►

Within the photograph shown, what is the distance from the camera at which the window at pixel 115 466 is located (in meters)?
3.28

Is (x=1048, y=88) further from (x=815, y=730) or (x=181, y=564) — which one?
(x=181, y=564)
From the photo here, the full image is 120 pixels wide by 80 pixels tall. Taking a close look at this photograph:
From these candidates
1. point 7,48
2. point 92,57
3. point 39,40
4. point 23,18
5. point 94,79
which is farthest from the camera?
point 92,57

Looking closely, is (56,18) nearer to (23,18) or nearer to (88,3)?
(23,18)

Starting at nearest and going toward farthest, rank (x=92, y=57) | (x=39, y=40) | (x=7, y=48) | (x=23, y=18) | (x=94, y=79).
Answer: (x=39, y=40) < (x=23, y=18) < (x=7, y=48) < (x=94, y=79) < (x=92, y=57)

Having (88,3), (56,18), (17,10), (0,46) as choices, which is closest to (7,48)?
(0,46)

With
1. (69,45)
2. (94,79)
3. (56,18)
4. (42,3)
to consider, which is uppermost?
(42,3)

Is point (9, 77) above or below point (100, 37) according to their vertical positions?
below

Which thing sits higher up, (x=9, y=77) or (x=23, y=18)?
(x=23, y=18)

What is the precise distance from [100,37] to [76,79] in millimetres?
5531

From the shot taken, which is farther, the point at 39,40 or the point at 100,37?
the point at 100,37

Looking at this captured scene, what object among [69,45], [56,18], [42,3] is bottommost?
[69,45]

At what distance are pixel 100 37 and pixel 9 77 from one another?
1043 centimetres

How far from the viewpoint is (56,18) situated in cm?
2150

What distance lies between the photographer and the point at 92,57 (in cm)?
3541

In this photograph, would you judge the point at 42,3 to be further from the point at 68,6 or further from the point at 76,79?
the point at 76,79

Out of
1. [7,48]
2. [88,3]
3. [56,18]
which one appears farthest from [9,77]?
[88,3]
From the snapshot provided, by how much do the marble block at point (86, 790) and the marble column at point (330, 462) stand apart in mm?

◄

**WHAT IS BEING ASKED:**
Repeat the whole listing exactly, keeping every line intact.

**CORRECT RESPONSE:**
Within the photograph shown, what is the distance from the camera at which the window at pixel 115 466 is located (in meters)?
3.28

Is (x=1048, y=88) further from (x=815, y=730) or (x=181, y=564) — which one?
(x=181, y=564)
From the photo here, the full image is 120 pixels wide by 80 pixels tall. Taking a close look at this photograph:
From these candidates
1. point 7,48
2. point 92,57
3. point 39,40
4. point 23,18
5. point 94,79
which is farthest from the camera?
point 92,57

Looking closely, is (56,18) nearer to (23,18) or nearer to (88,3)?
(23,18)

Starting at nearest and going toward farthest, rank (x=92, y=57) | (x=39, y=40) | (x=7, y=48) | (x=23, y=18) | (x=94, y=79).
Answer: (x=39, y=40) < (x=23, y=18) < (x=7, y=48) < (x=94, y=79) < (x=92, y=57)

Having (88,3), (56,18), (17,10), (0,46) as choices, which is closest to (7,48)?
(0,46)

With
1. (69,45)
2. (94,79)
3. (56,18)
4. (42,3)
to consider, which is uppermost?
(42,3)

Is point (9, 77) above or below point (100, 37) according to their vertical positions?
below

Which thing sits higher up, (x=9, y=77) or (x=23, y=18)?
(x=23, y=18)

What is the precise distance from [100,37] to [76,79] in millimetres?
5531

From the shot taken, which is farther, the point at 39,40 or the point at 100,37?
the point at 100,37

Looking at this captured scene, what object among [69,45], [56,18], [42,3] is bottommost?
[69,45]

At what distance are pixel 100 37 and pixel 9 77 from one another?
1043 centimetres

How far from the viewpoint is (56,18) situated in cm?
2150

What distance lies between the photographer and the point at 92,57 (in cm)?
3541

In this photograph, would you judge the point at 42,3 to be further from the point at 68,6 or further from the point at 76,79?
the point at 76,79

Out of
1. [7,48]
2. [88,3]
3. [56,18]
which one appears farthest from [9,77]?
[88,3]
From the snapshot provided, by how much do the marble block at point (86, 790) and the marble column at point (330, 462) stand apart in mm?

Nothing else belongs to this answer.